Any Party activist who seeks to become a DNC member needs to know his or her state’s selection procedures (including any filing requirements). Often, he or she will need to campaign for the position by soliciting support from the individuals who will vote in the election.
How long is a DNC member’s term of office?
Democratic National Committee members from the states and territories are elected every four years during the presidential election year. They begin serving upon the adjournment of the National Convention, and serve until the adjournment of the next National Convention.
What is the role and responsibility of a DNC member?
DNC members are Party leaders and activists within their communities and at various levels of the Party. As such, they serve as an important liaison between the National Party, its constituencies, and state and local Democrats. Members attend and participate at DNC meetings and share their political expertise with the National organization and each other. They help the National Committee communicate its message to the public and keep the DNC attuned to the concerns of the voters. Members also play an important role in recruiting and training other Democratic activists to work on behalf of Democratic candidates and Democratic legislative proposals.
What is the National Committee’s relationship with State Democratic Parties?
The DNC provides technical assistance to the State and Territorial Parties, and helps raise money for their campaign operations. In addition, the National Committee offers training programs for State Party workers, along with training for Democratic candidates, campaign staff and other Party activists.
All state and territorial Democratic Party organizations are members of an organization called the Association of State Democratic Chairs (ASDC). This association works closely with the DNC. Its membership is composed of each state and territory’s Democratic Chair and Vice Chair, who also serve as DNC members. The President of the ASDC is, by virtue of the office, recognized as a Vice Chair of the National Committee.
How is business brought before the National Committee?

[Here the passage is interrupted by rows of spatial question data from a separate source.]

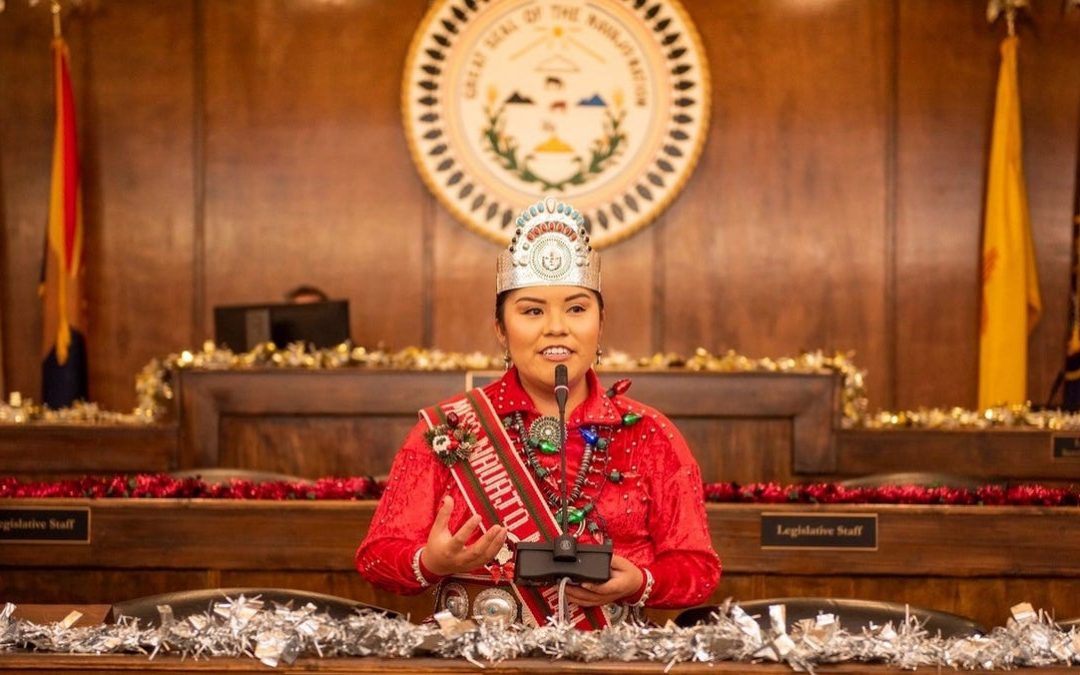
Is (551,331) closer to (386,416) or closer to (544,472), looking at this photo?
(544,472)

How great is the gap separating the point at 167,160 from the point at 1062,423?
4621 millimetres

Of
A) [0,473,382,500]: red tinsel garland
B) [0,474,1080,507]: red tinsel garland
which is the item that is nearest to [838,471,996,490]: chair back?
[0,474,1080,507]: red tinsel garland

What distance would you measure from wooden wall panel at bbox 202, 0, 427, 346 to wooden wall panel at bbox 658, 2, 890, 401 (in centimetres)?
147

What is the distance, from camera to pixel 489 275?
7082 millimetres

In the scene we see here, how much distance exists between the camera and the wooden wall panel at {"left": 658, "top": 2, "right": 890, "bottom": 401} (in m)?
A: 7.02

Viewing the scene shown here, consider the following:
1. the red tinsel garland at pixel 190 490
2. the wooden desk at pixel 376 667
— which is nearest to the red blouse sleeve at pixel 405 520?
the wooden desk at pixel 376 667

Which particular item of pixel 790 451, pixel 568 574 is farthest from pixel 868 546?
pixel 568 574

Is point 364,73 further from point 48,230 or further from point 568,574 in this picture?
point 568,574

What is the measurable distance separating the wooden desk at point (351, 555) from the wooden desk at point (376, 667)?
182 centimetres

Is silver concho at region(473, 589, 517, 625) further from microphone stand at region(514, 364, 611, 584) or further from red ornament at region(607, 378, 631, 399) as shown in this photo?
red ornament at region(607, 378, 631, 399)

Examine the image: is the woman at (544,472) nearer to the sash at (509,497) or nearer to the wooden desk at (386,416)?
the sash at (509,497)

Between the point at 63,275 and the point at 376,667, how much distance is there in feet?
17.8

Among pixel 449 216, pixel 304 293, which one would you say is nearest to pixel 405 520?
pixel 304 293

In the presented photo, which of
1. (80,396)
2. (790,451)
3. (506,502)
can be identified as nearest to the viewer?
(506,502)
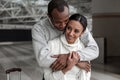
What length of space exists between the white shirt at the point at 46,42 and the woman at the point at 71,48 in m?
0.03

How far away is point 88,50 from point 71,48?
0.33 feet

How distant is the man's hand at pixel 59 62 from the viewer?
4.83 feet

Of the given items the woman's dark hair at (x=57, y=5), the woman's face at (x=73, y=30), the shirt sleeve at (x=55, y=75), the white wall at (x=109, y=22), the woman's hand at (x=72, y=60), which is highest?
the woman's dark hair at (x=57, y=5)

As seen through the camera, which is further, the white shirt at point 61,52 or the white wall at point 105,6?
the white wall at point 105,6

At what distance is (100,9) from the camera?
12.1 m

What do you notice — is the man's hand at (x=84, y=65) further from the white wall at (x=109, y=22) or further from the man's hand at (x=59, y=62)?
the white wall at (x=109, y=22)

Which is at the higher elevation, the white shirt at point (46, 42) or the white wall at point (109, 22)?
the white shirt at point (46, 42)

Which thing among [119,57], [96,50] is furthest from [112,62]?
[96,50]

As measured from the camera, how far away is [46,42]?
5.29 ft

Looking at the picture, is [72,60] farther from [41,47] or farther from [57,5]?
[57,5]

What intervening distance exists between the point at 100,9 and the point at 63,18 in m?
10.7

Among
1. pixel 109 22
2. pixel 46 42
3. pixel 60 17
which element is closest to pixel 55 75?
pixel 46 42

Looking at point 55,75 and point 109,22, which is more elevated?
point 55,75

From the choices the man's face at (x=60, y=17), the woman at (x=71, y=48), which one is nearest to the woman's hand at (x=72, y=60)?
the woman at (x=71, y=48)
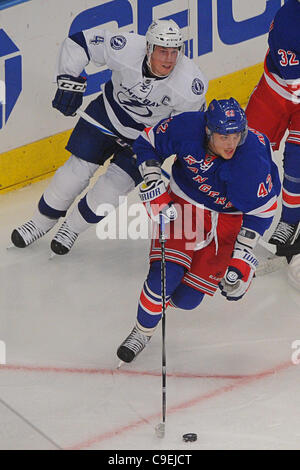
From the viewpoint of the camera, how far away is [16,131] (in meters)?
5.78

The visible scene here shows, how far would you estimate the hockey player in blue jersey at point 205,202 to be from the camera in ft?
14.0

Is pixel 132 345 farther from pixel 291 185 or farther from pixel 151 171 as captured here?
pixel 291 185

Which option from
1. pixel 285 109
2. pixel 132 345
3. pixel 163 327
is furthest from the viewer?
pixel 285 109

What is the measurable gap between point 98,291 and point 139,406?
2.95ft

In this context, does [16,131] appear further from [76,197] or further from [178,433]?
[178,433]

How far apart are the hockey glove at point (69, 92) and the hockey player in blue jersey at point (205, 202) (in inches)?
22.7

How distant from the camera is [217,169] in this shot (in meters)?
4.30

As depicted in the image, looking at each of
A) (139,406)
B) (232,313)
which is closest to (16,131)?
(232,313)

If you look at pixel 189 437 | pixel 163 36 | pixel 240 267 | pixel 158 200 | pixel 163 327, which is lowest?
pixel 189 437

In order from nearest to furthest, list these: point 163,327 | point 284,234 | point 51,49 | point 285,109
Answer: point 163,327 → point 285,109 → point 284,234 → point 51,49

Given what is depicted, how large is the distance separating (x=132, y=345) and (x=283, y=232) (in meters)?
1.11

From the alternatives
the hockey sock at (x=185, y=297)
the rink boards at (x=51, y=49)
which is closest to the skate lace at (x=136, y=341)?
the hockey sock at (x=185, y=297)

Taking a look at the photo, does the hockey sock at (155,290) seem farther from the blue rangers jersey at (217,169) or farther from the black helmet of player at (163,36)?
the black helmet of player at (163,36)

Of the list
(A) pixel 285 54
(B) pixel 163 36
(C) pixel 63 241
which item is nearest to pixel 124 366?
(C) pixel 63 241
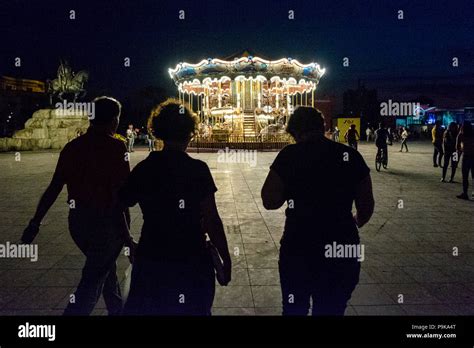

DNC members often make proposals on national issues, Party policies, and procedures. Before a matter is considered by the full membership, it is reviewed by one of the DNC’s standing committees. Each of the DNC’s standing committees have about 30 members who represent a cross-section of the membership of the full committee. These committees report their recommendations on the matters before them to the full DNC, which in turn debates and votes on the recommendations.
- The Resolutions Committee considers issue statements (“resolutions”) that are generally used to communicate the Party’s message, reinforce a Platform position, and/or emphasize a distinction between Democrats and Republicans.
- The Rules and Bylaws Committee considers proposals related to the National Party rules.
- The Credentials Committee is responsible for hearing disputes about the credentials of National Committee members, and making a recommendation about whom the DNC should seat.
- The Budget and Finance Committee reviews the budget of the DNC and provides an annual report to the Executive Committee
- The Executive Committee, in addition to the standing committees, may, under certain conditions, propose matters directly to the National Committee. There are about 60 members on this committee, including the Party’s officers, representatives of the four regional caucuses of DNC members, and representatives of some Democratic affiliated organizations, elected officials, and constituencies.
What is the Charter and Bylaws?
Essentially, the Charter and Bylaws is the constitution of the Democratic Party. It outlines the structure of the Party organization, and the relationship among the National Convention, the National Committee, and other Party organizations or operations.
How can someone find out more about the Democratic Party, or how to contact their State Party?
The DNC’s website at www.democrats.org contains a wealth of information about the Democratic Party, the DNC, the National Convention, State Parties, and current issues.